Everything is a nail! Machine Learning in CyberSecurity

by in Security

(This blog was originally published in June 2018. In February 2019, Micro Focus acquired Interset)

Last week, we had the privilege of engaging with a select group of individuals at the IANS Forum in Seattle. During the two-day conference, Interset Director of Field Operations Jay Lillie discussed how to assess the effectiveness of different types of machine learning in cybersecurity.

Though most everyone in cybersecurity claims support for AI and machine learning, Jay explained that there are key differences between supervised machine learning (learning by example) and unsupervised machine learning (learning by observation). Machine learning is akin to assessing human emotions via training of previously identified visual clues, as seen in Figure A.

Machine Learning in CyberSecurity1.png

 Figure A

In contrast, unsupervised machine learning is more dynamic. It’s based on learning by observation and leverages contextual clues to statistically determine when certain emotions are likely to manifest. Instead of relying on predefined labels from a series of images, unsupervised machine learning uses contextual data to recognize patterns within facial images and identify the expected emotion. 

Machine Learning in CyberSecurity2.png

Figure B

Finding the right tool for the job is the key to a successful machine learning solution in cybersecurity. Jay also shared some key advice on how to select a good solution: Define your needs, demand vendor clarity, use what you know, and evaluate the solutions in the context of your specific needs.  

Machine Learning in CyberSecurity3.png


Machine Learning in CyberSecurity4.png


View the full keynote and tech session presentations on SlideShare.

Following the tech sessions, there was a good discussion with questions from attendees, which are captured below.


Q: Are you only looking at people and their behaviors or also servers and machines?

A: Interset continuously measures “unique normal” and inter-entity relationships for multiple types of entities, such as users, machines, files, IP addresses, projects, resources, services, shares, websites, volumes, and printers. See our behavioral analytics page for more information on how we measure “unique normal” for these 11 types of entities.

Q: How do you reset baseline when an employee changes roles or title?

A: There is no need to reset or “tune” our platform when organizational changes, such as changing roles or changing populations, happen. Inteset uses unsupervised machine learning, a type of machine learning that can discover patterns without labels that enable self-learning through observation. And all of our models learn “online,” which means that they analyze live datasets in real time. This means that our platform will dynamically and automatically adapt to organizational changes.

Q: How do you approach compromised accounts?

A: Compromised accounts result in anomalous behavior, or behavior different than what is expected from the account owner. Interset is able to detect and connect anomalies in authentication, account type, login access to unusual locations (servers, file shares, etc.), active or remote sessions, and so on, and connect these anomalies to potentially compromised accounts, machines, etc.

Q: How do you integrate with other products, such as Splunk, so they don’t have to duplicate data?

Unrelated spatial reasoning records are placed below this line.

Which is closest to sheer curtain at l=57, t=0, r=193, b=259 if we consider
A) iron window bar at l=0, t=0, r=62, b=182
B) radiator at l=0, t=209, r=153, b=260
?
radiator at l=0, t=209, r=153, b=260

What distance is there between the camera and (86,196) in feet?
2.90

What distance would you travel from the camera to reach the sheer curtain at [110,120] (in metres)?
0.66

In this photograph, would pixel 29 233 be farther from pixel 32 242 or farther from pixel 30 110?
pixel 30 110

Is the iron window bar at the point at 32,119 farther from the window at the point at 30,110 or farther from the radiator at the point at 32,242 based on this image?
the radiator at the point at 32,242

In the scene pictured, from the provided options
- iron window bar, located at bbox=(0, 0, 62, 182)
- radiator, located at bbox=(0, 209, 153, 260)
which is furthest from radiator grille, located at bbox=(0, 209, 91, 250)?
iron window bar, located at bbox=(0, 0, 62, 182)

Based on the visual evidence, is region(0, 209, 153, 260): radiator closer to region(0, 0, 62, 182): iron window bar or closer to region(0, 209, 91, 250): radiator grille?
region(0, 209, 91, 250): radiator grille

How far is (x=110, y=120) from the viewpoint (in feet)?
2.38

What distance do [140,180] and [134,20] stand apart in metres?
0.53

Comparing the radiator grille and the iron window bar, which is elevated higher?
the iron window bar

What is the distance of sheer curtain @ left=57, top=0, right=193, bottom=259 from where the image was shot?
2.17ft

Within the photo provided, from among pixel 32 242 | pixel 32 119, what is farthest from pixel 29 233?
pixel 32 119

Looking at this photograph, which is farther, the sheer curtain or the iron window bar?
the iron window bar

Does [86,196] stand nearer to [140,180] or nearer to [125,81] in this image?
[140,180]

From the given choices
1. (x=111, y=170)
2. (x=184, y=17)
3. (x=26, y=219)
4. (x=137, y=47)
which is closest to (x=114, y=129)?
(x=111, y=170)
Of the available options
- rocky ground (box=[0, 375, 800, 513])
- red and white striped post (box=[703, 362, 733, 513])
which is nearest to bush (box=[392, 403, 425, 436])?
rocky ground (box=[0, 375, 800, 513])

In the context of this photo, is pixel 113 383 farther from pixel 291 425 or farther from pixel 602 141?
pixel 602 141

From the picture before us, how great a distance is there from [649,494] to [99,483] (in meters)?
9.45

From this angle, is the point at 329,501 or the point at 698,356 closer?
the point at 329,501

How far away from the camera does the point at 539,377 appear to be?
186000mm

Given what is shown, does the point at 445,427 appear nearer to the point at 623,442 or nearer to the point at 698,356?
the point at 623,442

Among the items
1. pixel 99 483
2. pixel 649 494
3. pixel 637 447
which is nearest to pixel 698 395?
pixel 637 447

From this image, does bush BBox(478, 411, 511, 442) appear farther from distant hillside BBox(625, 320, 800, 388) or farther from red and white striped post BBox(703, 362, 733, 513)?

A: Interset ingests metadata generated from log files from different sources (Splunk, Active Directory, Endpoint, Fileshare, SIEM, etc.) to be analyzed with its machine learning models. Interset does not duplicate data to run analysis.

Q: Can the product be used to retain log file data? Essentially to serve as a reference copy in case source log files are modified or removed?

The Interset product is not designed to be a repository for log file data, although the Hadoop infrastructure can be a very efficient big data storage option for log file retention. Interset is focused big data computation (as opposed to storage) to quickly and efficiently analyze vast volumes of security data to detect the threats that matter.

Q: How do you deal with user privacy issues, particularly GDPR?

The Interset threat detection platform was designed from the ground up to enable privacy due to the large volume of data being processed. Pseudonymization using secured, one-way hashing of sensitive fields is a built-in component of Interset’s platform. Most importantly, Interset’s hundreds of models were all designed to follow the principle of data minimization—all Interset models require only the minimum set of columns required for statistical processing, and columns not required for models are always optional. Interset’s R&D team also follows secure development lifecycle practices, including security architecture, independent, third-party security testing, and code analysis. For more information, read this Interset and GDPR article.

Q: Is there an ability to anonymize user data in a way that demonstrates users have not been targeted or singled-out?

A: Yes, anonymization is performed as part of data ingest. The specific user information can be masked and stored separately. Should a threat be detected, that specific user data can be retrieved and then unmasked.